Wednesday, April 29, 2009

Stage 3. Full Immersion

I have posponed this one for months, in part I have been away from SL a little more and in part I did not want to talk much about this stage. Perhaps I can write since in some ways I must be doing much better than the sorry-lame person I used to be. Letting my life slip into this "game" so much.

However as its names implies, this stage its when the full deep addiction is taking over a player; in my case I gave way to some of the temptations available in SL, specially those with a deep soul searching attachement to another human being. Yes I had a special one in SL one of my best friends we got too close and ...one thing leads to another... but this is terrible because I have pledged not to do anything like that with my time in the game, that way I failed to one of the many rules my family and I had established for me here.

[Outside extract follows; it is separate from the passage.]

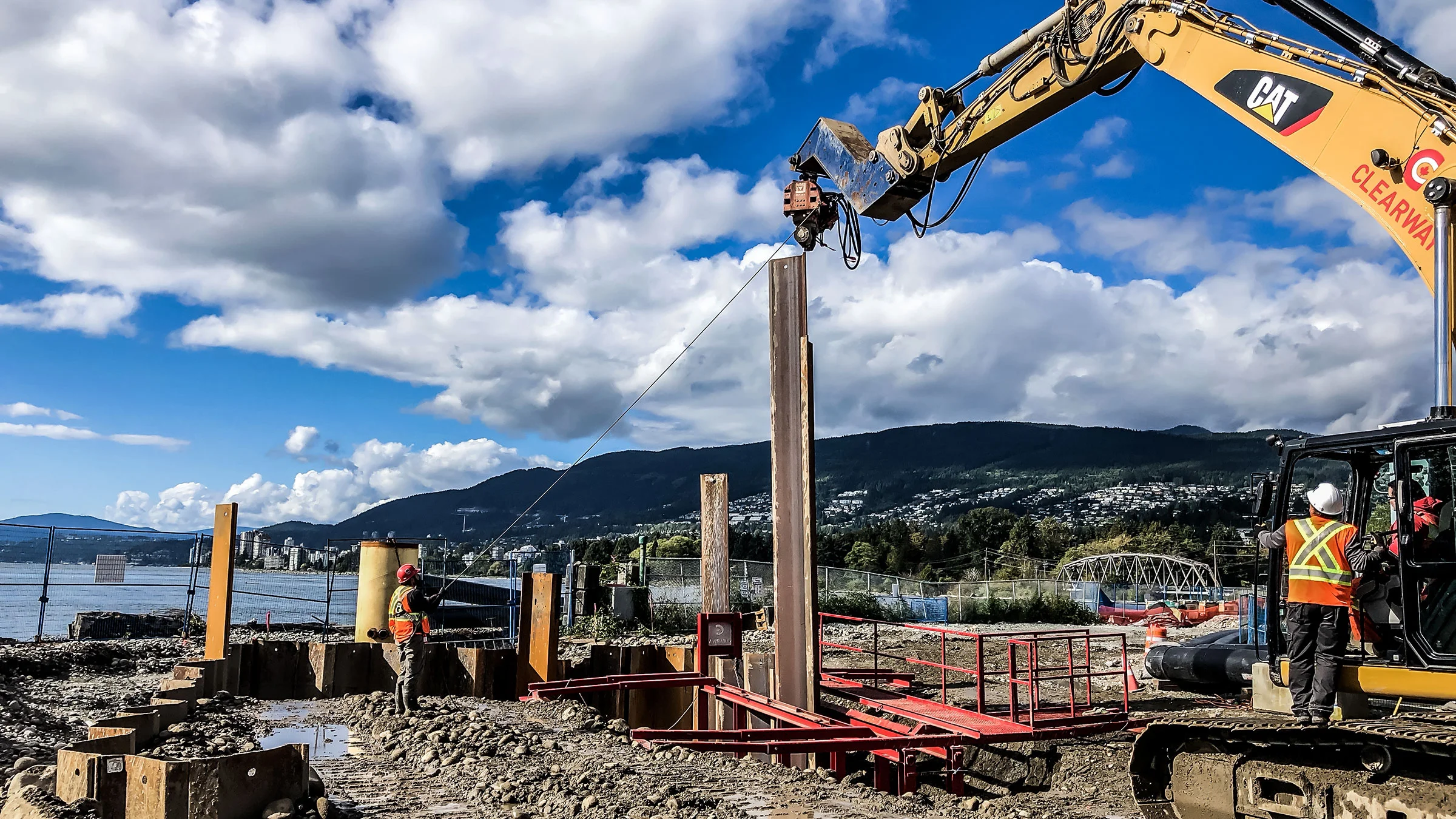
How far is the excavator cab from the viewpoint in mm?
6070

You see, after we -my family and me- saw how much time this was consuming and affecting me, we set some ground rules for me to play SL, I was totally ok with, one of them being "no affairs".

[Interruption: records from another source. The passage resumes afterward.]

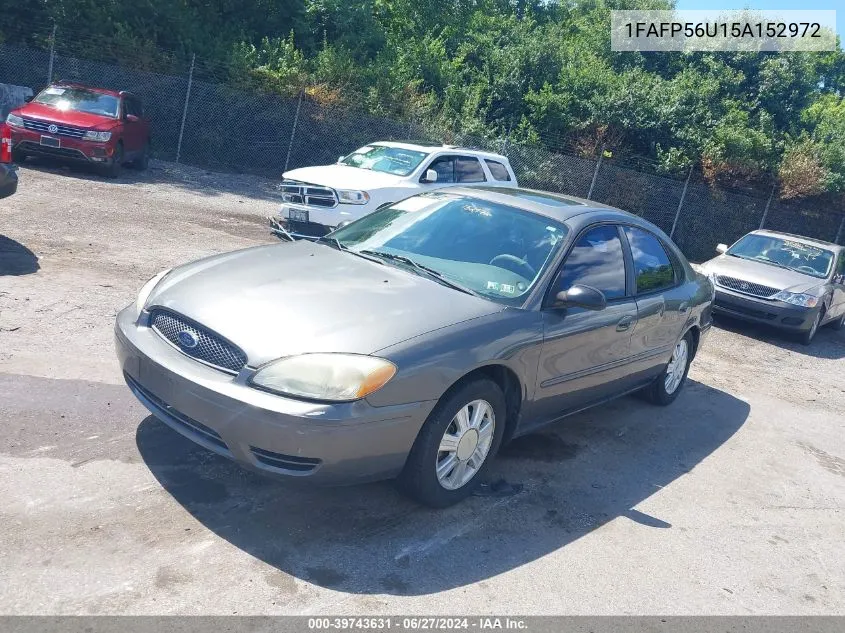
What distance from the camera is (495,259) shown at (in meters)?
5.00

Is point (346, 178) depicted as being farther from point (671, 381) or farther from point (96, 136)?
point (671, 381)

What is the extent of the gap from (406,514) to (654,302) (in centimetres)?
276

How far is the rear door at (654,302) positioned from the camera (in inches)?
229

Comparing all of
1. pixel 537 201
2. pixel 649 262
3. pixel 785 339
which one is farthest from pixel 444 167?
pixel 537 201

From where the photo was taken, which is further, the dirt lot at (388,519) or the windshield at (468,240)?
the windshield at (468,240)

I used to use my time day dreaming about SL, and then come running to it to try the stuff I had envisioned. Few things were more important than friends, projects and games we were playing inside this virtual land.

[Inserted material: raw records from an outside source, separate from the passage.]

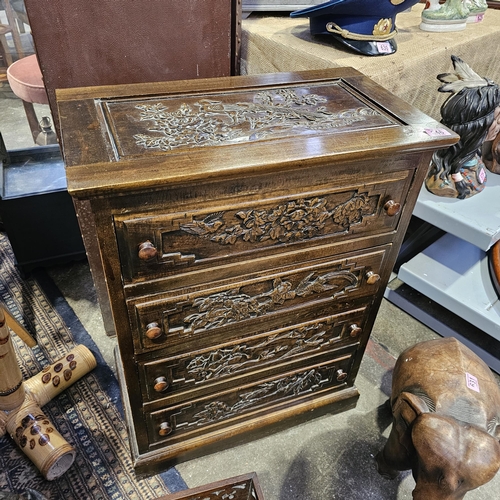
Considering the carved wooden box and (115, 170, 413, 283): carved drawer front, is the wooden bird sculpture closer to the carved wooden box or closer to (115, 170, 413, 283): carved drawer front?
(115, 170, 413, 283): carved drawer front

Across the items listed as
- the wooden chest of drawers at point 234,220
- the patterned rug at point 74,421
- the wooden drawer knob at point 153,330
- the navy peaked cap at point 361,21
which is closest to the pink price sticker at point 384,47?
the navy peaked cap at point 361,21

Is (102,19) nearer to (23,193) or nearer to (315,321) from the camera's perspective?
(23,193)

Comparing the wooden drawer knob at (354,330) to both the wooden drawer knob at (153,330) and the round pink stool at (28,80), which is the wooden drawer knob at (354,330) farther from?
the round pink stool at (28,80)

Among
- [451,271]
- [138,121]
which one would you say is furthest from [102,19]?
[451,271]

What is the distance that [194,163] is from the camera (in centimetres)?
80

Full immersion for me meant, letting the horse run free, living the SL with no
remorse, caution or control. I was a complete freak, lying to my family, an fantasy running free.
Now I enjoy calling SL a "game" and playing it like that, now many months after this happened I can see how much I had fallen for the fantasy of it. I tought stuff was so real, a total self-induced fantasy.

I hope this words that I write do not hurt the feelings of my virtual friends when they read it, new and old. I understand they looove their SL and my words might feel negative, a friend once told me, "you can catch more flies with honey than with vinegar", but this addiction thing has no sweet side.

I whish I had the time back I wasted in SL. This keeps me writing this now and then and reminding me of that time when I was fully immersen in that place.